● **Aim**
Produce an exact copy of all the records.
## start
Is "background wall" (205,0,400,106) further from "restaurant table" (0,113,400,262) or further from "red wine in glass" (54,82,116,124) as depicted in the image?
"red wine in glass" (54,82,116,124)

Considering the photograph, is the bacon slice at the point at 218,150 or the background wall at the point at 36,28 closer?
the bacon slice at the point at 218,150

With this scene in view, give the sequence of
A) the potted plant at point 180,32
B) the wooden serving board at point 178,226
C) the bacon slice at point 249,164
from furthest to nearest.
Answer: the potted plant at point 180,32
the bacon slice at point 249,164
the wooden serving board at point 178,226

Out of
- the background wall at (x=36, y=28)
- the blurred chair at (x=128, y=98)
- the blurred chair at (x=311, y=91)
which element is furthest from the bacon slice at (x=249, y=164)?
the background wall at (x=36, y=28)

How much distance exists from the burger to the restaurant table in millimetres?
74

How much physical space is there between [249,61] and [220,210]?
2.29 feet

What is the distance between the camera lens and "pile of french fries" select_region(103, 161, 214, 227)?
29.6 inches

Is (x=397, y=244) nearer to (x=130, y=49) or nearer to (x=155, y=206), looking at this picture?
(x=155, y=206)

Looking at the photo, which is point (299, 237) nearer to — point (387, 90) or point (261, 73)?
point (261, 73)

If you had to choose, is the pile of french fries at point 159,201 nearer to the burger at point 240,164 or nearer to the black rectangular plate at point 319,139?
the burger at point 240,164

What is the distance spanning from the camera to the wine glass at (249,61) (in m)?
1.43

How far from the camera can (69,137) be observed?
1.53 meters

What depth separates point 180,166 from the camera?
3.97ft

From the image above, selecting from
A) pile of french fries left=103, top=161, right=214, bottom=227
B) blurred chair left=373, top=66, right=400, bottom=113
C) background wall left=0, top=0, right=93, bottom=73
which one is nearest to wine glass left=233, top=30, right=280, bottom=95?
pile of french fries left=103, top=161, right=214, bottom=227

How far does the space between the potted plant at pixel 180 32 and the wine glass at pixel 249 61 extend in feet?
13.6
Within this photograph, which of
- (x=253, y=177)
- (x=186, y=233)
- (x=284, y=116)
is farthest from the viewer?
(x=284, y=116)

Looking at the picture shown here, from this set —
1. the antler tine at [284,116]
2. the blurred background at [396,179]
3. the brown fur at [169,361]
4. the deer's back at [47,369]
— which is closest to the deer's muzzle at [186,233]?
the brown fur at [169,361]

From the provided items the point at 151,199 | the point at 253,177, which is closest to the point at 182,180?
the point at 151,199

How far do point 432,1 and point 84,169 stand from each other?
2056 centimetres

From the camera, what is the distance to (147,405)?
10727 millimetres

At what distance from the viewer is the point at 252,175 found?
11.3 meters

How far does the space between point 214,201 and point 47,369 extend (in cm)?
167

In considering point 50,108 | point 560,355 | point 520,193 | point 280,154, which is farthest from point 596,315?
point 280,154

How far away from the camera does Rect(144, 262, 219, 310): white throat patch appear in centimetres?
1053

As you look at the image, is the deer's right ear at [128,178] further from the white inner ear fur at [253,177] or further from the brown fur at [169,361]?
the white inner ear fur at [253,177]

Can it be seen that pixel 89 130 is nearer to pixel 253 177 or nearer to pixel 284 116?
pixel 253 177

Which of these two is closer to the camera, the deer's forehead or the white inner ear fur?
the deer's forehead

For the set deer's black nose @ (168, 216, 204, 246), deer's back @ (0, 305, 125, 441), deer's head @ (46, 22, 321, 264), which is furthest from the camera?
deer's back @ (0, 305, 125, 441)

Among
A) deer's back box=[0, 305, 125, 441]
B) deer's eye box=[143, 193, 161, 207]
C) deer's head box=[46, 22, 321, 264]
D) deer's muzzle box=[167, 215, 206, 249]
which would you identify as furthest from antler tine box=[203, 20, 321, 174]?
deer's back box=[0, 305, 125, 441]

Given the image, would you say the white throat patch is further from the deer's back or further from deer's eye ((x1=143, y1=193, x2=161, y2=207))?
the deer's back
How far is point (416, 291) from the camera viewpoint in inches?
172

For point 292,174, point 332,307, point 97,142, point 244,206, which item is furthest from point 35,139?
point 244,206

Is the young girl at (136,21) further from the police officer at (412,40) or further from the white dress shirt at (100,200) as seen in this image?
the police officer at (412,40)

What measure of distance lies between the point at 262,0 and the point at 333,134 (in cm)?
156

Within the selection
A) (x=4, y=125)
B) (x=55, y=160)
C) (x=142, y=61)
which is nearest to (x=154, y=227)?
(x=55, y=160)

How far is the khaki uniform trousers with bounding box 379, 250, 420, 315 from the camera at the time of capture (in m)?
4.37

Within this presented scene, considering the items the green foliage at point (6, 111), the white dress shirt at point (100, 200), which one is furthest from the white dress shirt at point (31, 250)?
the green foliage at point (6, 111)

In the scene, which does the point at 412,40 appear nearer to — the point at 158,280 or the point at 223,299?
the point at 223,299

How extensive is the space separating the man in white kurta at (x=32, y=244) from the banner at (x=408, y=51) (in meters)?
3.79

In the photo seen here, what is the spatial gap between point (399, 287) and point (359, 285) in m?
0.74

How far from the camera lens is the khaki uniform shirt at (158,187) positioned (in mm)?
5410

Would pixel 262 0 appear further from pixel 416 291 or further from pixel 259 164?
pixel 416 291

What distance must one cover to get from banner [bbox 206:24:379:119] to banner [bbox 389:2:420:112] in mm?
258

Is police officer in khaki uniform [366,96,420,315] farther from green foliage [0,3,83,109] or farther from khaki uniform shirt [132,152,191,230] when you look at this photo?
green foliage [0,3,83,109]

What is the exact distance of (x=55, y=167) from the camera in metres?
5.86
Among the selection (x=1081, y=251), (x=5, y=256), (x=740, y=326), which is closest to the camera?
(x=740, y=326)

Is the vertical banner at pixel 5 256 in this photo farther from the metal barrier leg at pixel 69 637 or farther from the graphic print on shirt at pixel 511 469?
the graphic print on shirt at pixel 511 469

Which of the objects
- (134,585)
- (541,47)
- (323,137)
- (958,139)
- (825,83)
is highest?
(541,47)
## end
● **Exercise response**
Is "background wall" (205,0,400,106) further from "restaurant table" (0,113,400,262) or further from "red wine in glass" (54,82,116,124) as depicted in the image?
"red wine in glass" (54,82,116,124)

Considering the photograph, is the bacon slice at the point at 218,150 or the background wall at the point at 36,28 closer?
the bacon slice at the point at 218,150

With this scene in view, give the sequence of
A) the potted plant at point 180,32
B) the wooden serving board at point 178,226
C) the bacon slice at point 249,164
from furthest to nearest.
Answer: the potted plant at point 180,32
the bacon slice at point 249,164
the wooden serving board at point 178,226

Out of
- the background wall at (x=36, y=28)
- the blurred chair at (x=128, y=98)
- the blurred chair at (x=311, y=91)
which element is furthest from the bacon slice at (x=249, y=164)?
the background wall at (x=36, y=28)

How much distance exists from the burger to the restaurant table in millimetres?
74

How much physical space is there between [249,61] and [220,210]?
2.29 feet

What is the distance between the camera lens and "pile of french fries" select_region(103, 161, 214, 227)?
29.6 inches

Is (x=397, y=244) nearer to (x=130, y=49) or nearer to (x=155, y=206), looking at this picture?
(x=155, y=206)

Looking at the photo, which is point (299, 237) nearer to — point (387, 90) or point (261, 73)?
point (261, 73)

If you had to choose, is the pile of french fries at point 159,201 nearer to the burger at point 240,164 or nearer to the black rectangular plate at point 319,139?
the burger at point 240,164

What is the distance spanning from the camera to the wine glass at (249,61) (in m)?
1.43

How far from the camera can (69,137) be observed?
1.53 meters

What depth separates point 180,166 from the camera?
3.97ft

From the image above, selecting from
A) pile of french fries left=103, top=161, right=214, bottom=227
B) blurred chair left=373, top=66, right=400, bottom=113
C) background wall left=0, top=0, right=93, bottom=73
which one is nearest to wine glass left=233, top=30, right=280, bottom=95?
pile of french fries left=103, top=161, right=214, bottom=227

How far does the space between the potted plant at pixel 180 32 and the wine glass at pixel 249 61 extend in feet?
13.6
Within this photograph, which of
- (x=253, y=177)
- (x=186, y=233)
- (x=284, y=116)
is farthest from the viewer?
(x=284, y=116)

Looking at the picture shown here, from this set —
1. the antler tine at [284,116]
2. the blurred background at [396,179]
3. the brown fur at [169,361]
4. the deer's back at [47,369]
— which is closest to the deer's muzzle at [186,233]?
the brown fur at [169,361]

From the provided items the point at 151,199 | the point at 253,177, which is closest to the point at 182,180?
the point at 151,199

How far do point 432,1 and point 84,169 stand from each other?
2056 centimetres

From the camera, what is the distance to (147,405)?
10727 millimetres

At what distance from the viewer is the point at 252,175 found?
11.3 meters

How far does the space between point 214,201 and point 47,369 extend (in cm)?
167

In considering point 50,108 | point 560,355 | point 520,193 | point 280,154, which is farthest from point 596,315?
point 280,154

How far away from the camera does Rect(144, 262, 219, 310): white throat patch appear in centimetres?
1053

As you look at the image, is the deer's right ear at [128,178] further from the white inner ear fur at [253,177] or further from the brown fur at [169,361]?
the white inner ear fur at [253,177]

Can it be seen that pixel 89 130 is nearer to pixel 253 177 or nearer to pixel 284 116?
pixel 253 177

Which of these two is closer to the camera, the deer's forehead or the white inner ear fur?
the deer's forehead

For the set deer's black nose @ (168, 216, 204, 246), deer's back @ (0, 305, 125, 441), deer's head @ (46, 22, 321, 264), which is furthest from the camera?
deer's back @ (0, 305, 125, 441)

Among
A) deer's back box=[0, 305, 125, 441]
B) deer's eye box=[143, 193, 161, 207]
C) deer's head box=[46, 22, 321, 264]
D) deer's muzzle box=[167, 215, 206, 249]
which would you identify as furthest from antler tine box=[203, 20, 321, 174]?
deer's back box=[0, 305, 125, 441]

Given the image, would you say the white throat patch is further from the deer's back or further from deer's eye ((x1=143, y1=193, x2=161, y2=207))?
the deer's back
How far is point (416, 291) from the camera viewpoint in inches?
172

For point 292,174, point 332,307, point 97,142, point 244,206, which item is furthest from point 35,139?
point 244,206

Is the young girl at (136,21) further from the police officer at (412,40) or further from the white dress shirt at (100,200) as seen in this image?
the police officer at (412,40)

What measure of distance lies between the point at 262,0 and the point at 333,134 (in cm)?
156

Within the selection
A) (x=4, y=125)
B) (x=55, y=160)
C) (x=142, y=61)
which is nearest to (x=154, y=227)?
(x=55, y=160)

How far is the khaki uniform trousers with bounding box 379, 250, 420, 315 from the camera at the time of capture (in m)?
4.37

Within this presented scene, considering the items the green foliage at point (6, 111), the white dress shirt at point (100, 200), which one is furthest from the white dress shirt at point (31, 250)?
the green foliage at point (6, 111)

In the scene, which does the point at 412,40 appear nearer to — the point at 158,280 or the point at 223,299?
the point at 223,299

How extensive is the space separating the man in white kurta at (x=32, y=244) from the banner at (x=408, y=51) (in meters)?
3.79

In the photo seen here, what is the spatial gap between point (399, 287) and point (359, 285) in m?
0.74

How far from the camera lens is the khaki uniform shirt at (158,187) positioned (in mm)?
5410

Would pixel 262 0 appear further from pixel 416 291 or further from pixel 259 164?
pixel 416 291

What distance must one cover to get from banner [bbox 206:24:379:119] to banner [bbox 389:2:420:112] in mm?
258

Is police officer in khaki uniform [366,96,420,315] farther from green foliage [0,3,83,109] or farther from khaki uniform shirt [132,152,191,230] when you look at this photo?
green foliage [0,3,83,109]

What is the exact distance of (x=55, y=167) from the camera in metres?
5.86
Among the selection (x=1081, y=251), (x=5, y=256), (x=740, y=326), which is closest to the camera?
(x=740, y=326)

Is the vertical banner at pixel 5 256 in this photo farther from the metal barrier leg at pixel 69 637 or farther from the graphic print on shirt at pixel 511 469?
the graphic print on shirt at pixel 511 469

Which of the objects
- (134,585)
- (541,47)
- (323,137)
- (958,139)
- (825,83)
is highest?
(541,47)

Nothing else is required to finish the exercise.